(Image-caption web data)
"""

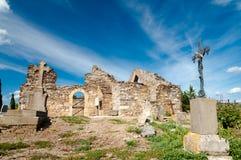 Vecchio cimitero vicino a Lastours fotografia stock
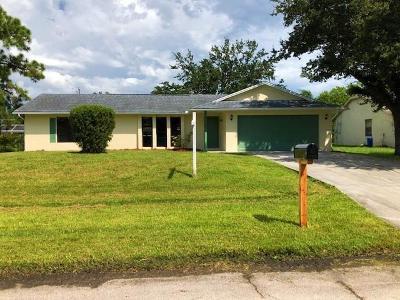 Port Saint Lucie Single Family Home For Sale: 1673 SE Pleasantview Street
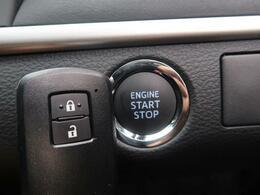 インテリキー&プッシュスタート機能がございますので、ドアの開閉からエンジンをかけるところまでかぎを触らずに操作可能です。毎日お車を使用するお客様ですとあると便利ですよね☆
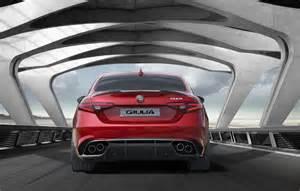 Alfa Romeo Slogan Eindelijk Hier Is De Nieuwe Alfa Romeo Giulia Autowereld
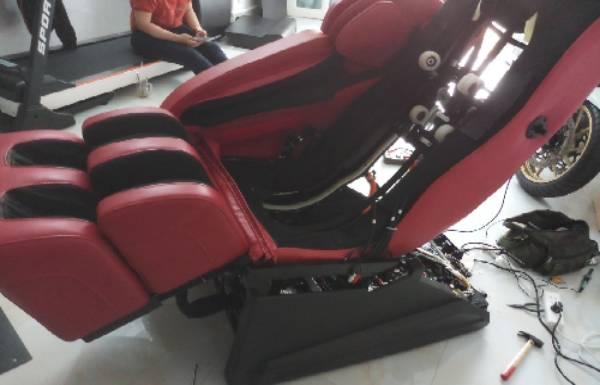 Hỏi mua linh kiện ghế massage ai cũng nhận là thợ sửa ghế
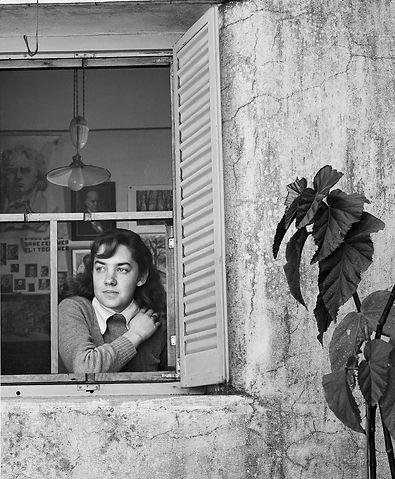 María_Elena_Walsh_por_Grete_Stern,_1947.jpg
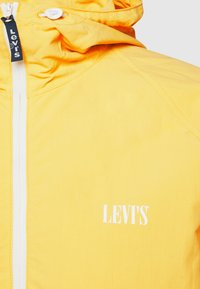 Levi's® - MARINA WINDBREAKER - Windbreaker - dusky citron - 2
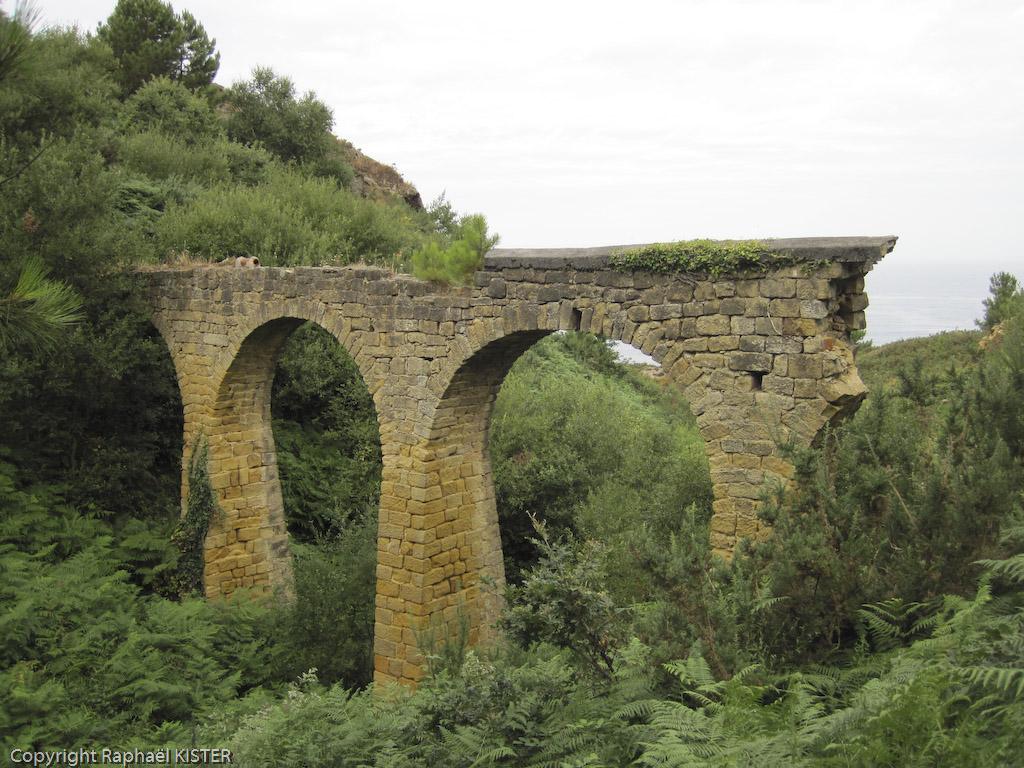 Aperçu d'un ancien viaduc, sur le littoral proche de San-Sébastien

"""

[Your task]:
In the copy, include exactly the lines from the one with "Alfa Romeo Slogan" through the final line of the data, both ends included, and no pictures.

[Solution]:
 Alfa Romeo Slogan Eindelijk Hier Is De Nieuwe Alfa Romeo Giulia Autowereld
 Hỏi mua linh kiện ghế massage ai cũng nhận là thợ sửa ghế
 María_Elena_Walsh_por_Grete_Stern,_1947.jpg
 Levi's® - MARINA WINDBREAKER - Windbreaker - dusky citron - 2
 Aperçu d'un ancien viaduc, sur le littoral proche de San-Sébastien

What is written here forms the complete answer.